[Task]
Every record below must be returned word for word, with the pictures left out.

Stored dataset items:
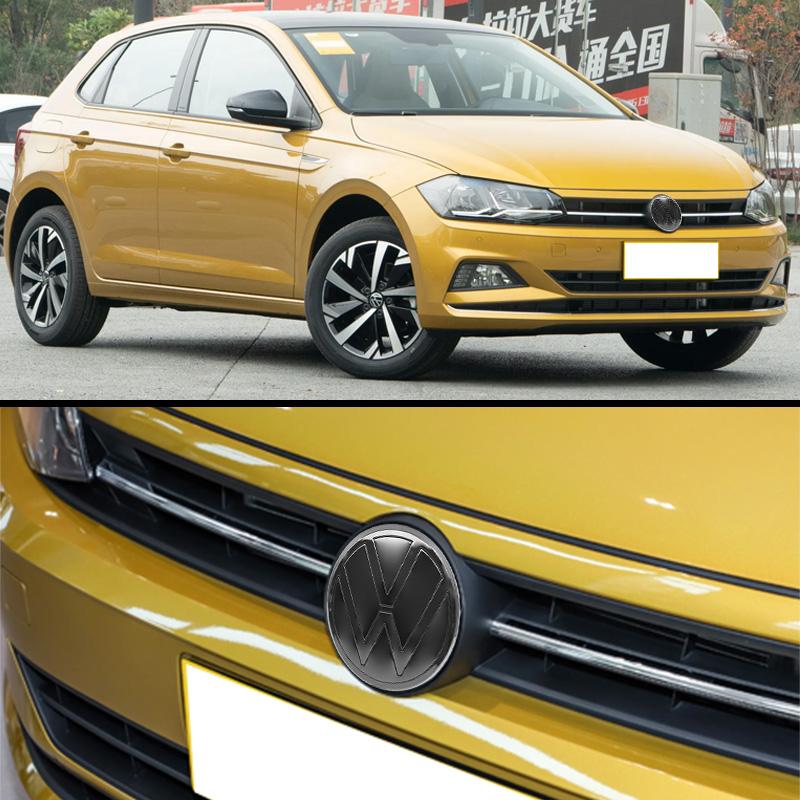 2026 Горячие Для VOLKSWAGEN VW 2 шт. Для VW Volkswagen POLO 2019-2024 Замена Автомобиля Передняя Решетка Радиатора/Задняя Крышка Эмблемы Чехлы Значок Логотипа A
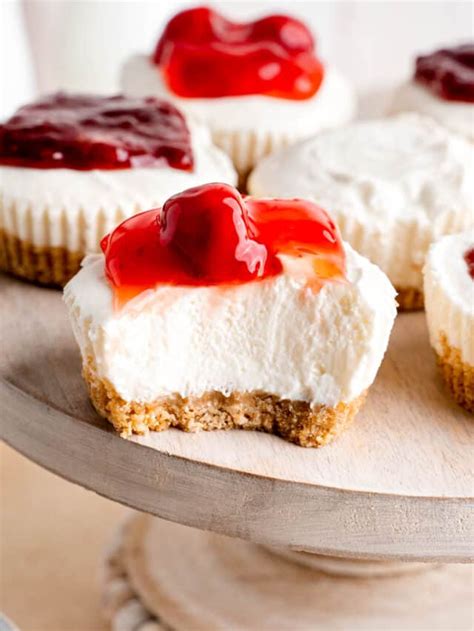 Mini No Bake Cheesecakes Broken Oven Baking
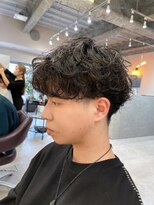 フラッグヘアー 博多駅前店(Flag HAIR)&nbsp;ツイストスパイラル　波巻きパーマ　ニュアンスパーマ　眉毛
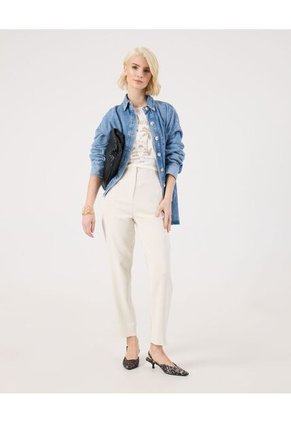 Camiseta Para Mujer Manga Corta Cuello Redondo Color Blanco Marca Patprimo #30093811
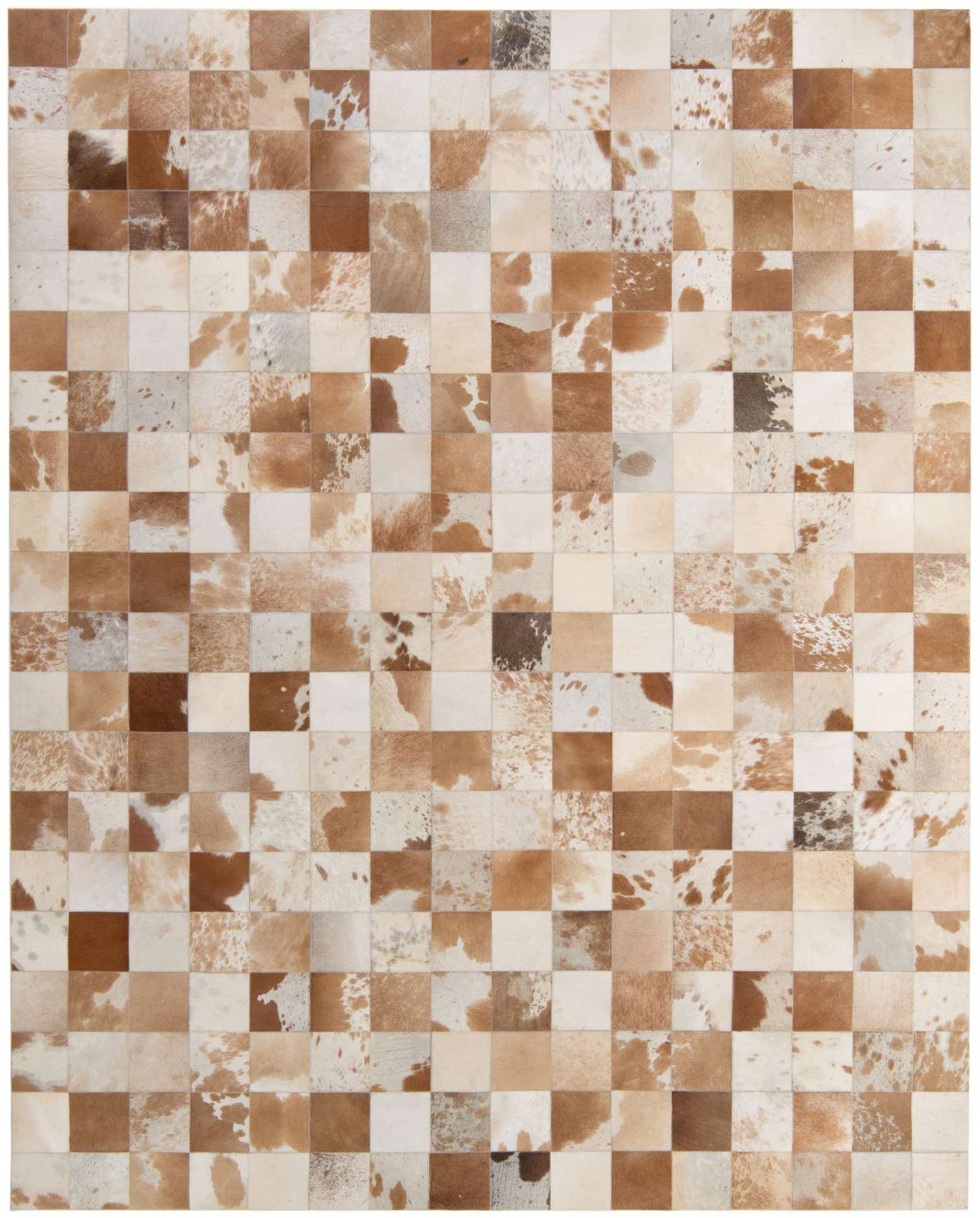 8' 1 x 10' Cowhide - Patchwork Rug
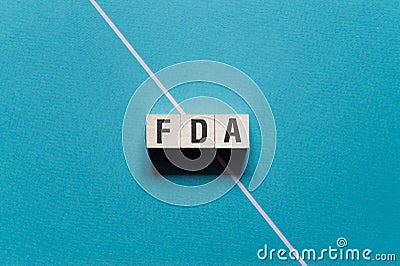 FDA word concept on cubes Stock Photo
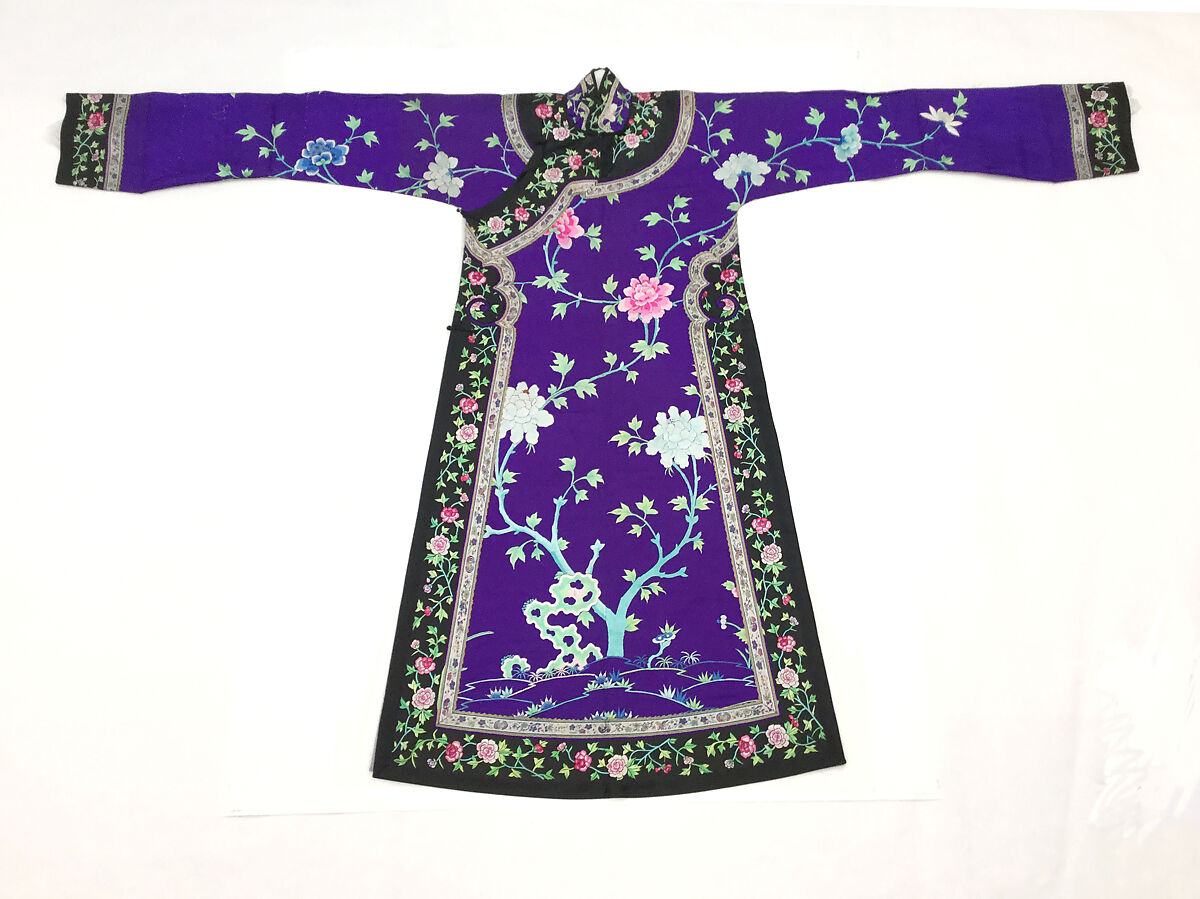 Woman's Informal Robe, Silk, China 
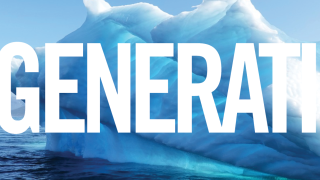 Image - the word regeneration before backdrop of iceberg and ocean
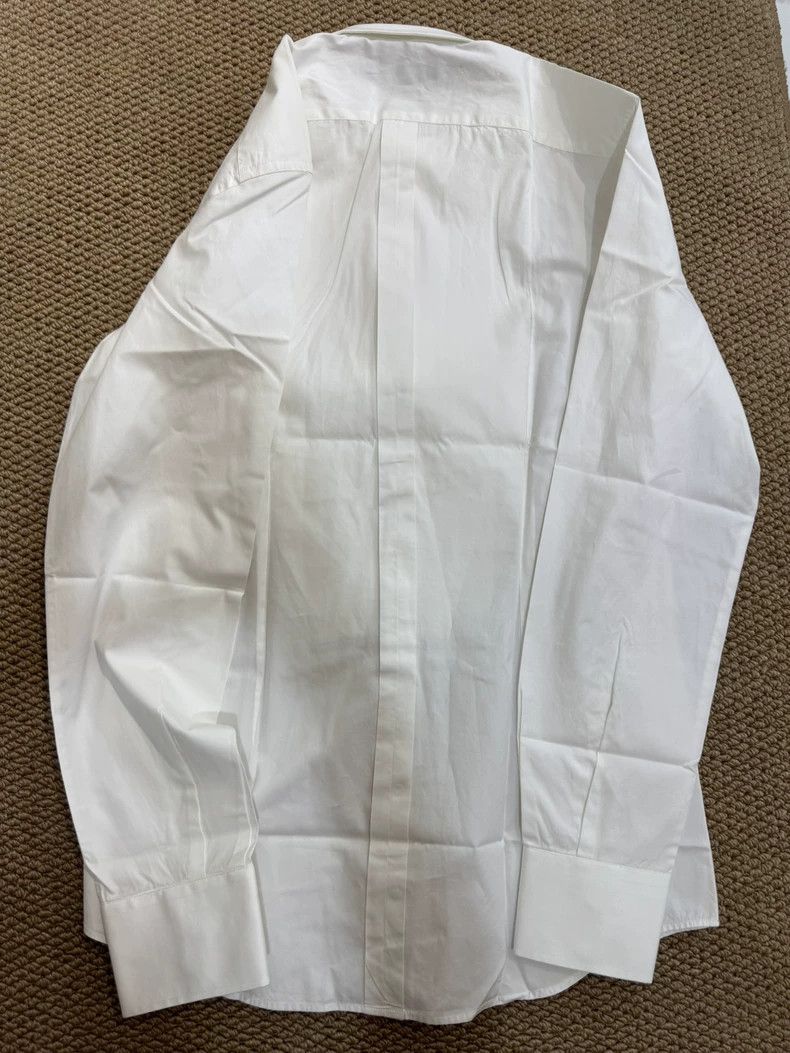 Dolce & Gabbana D&G Men's White Dress Shirt with Pleats Size US M / EU 48-50 / 2 - 6 Thumbnail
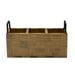 Gourmet Basics by Mikasa Avery Check Wood Flatware Caddy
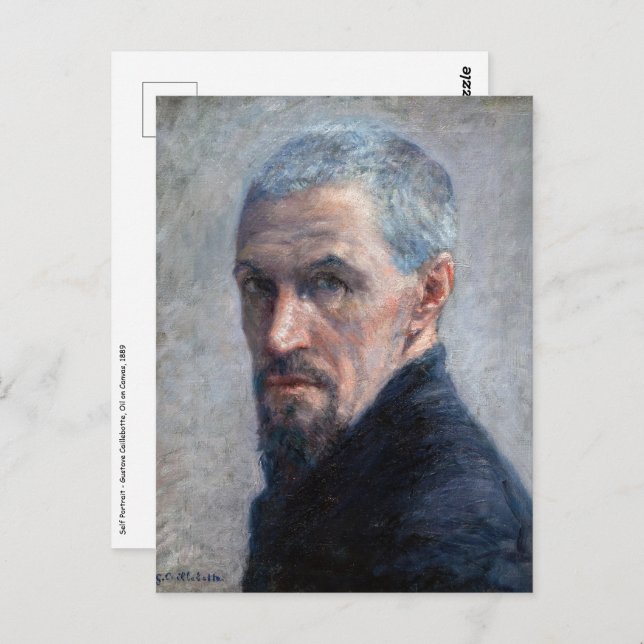 Gustave Caillebotte - Self Portrait Postcard (Front/Back)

[Answer to the exercise]
 2026 Горячие Для VOLKSWAGEN VW 2 шт. Для VW Volkswagen POLO 2019-2024 Замена Автомобиля Передняя Решетка Радиатора/Задняя Крышка Эмблемы Чехлы Значок Логотипа A
 Mini No Bake Cheesecakes Broken Oven Baking
 フラッグヘアー 博多駅前店(Flag HAIR)&nbsp;ツイストスパイラル　波巻きパーマ　ニュアンスパーマ　眉毛
 Camiseta Para Mujer Manga Corta Cuello Redondo Color Blanco Marca Patprimo #30093811
 8' 1 x 10' Cowhide - Patchwork Rug
 FDA word concept on cubes Stock Photo
 Woman's Informal Robe, Silk, China 
 Image - the word regeneration before backdrop of iceberg and ocean
 Dolce & Gabbana D&G Men's White Dress Shirt with Pleats Size US M / EU 48-50 / 2 - 6 Thumbnail
 Gourmet Basics by Mikasa Avery Check Wood Flatware Caddy
 Gustave Caillebotte - Self Portrait Postcard (Front/Back)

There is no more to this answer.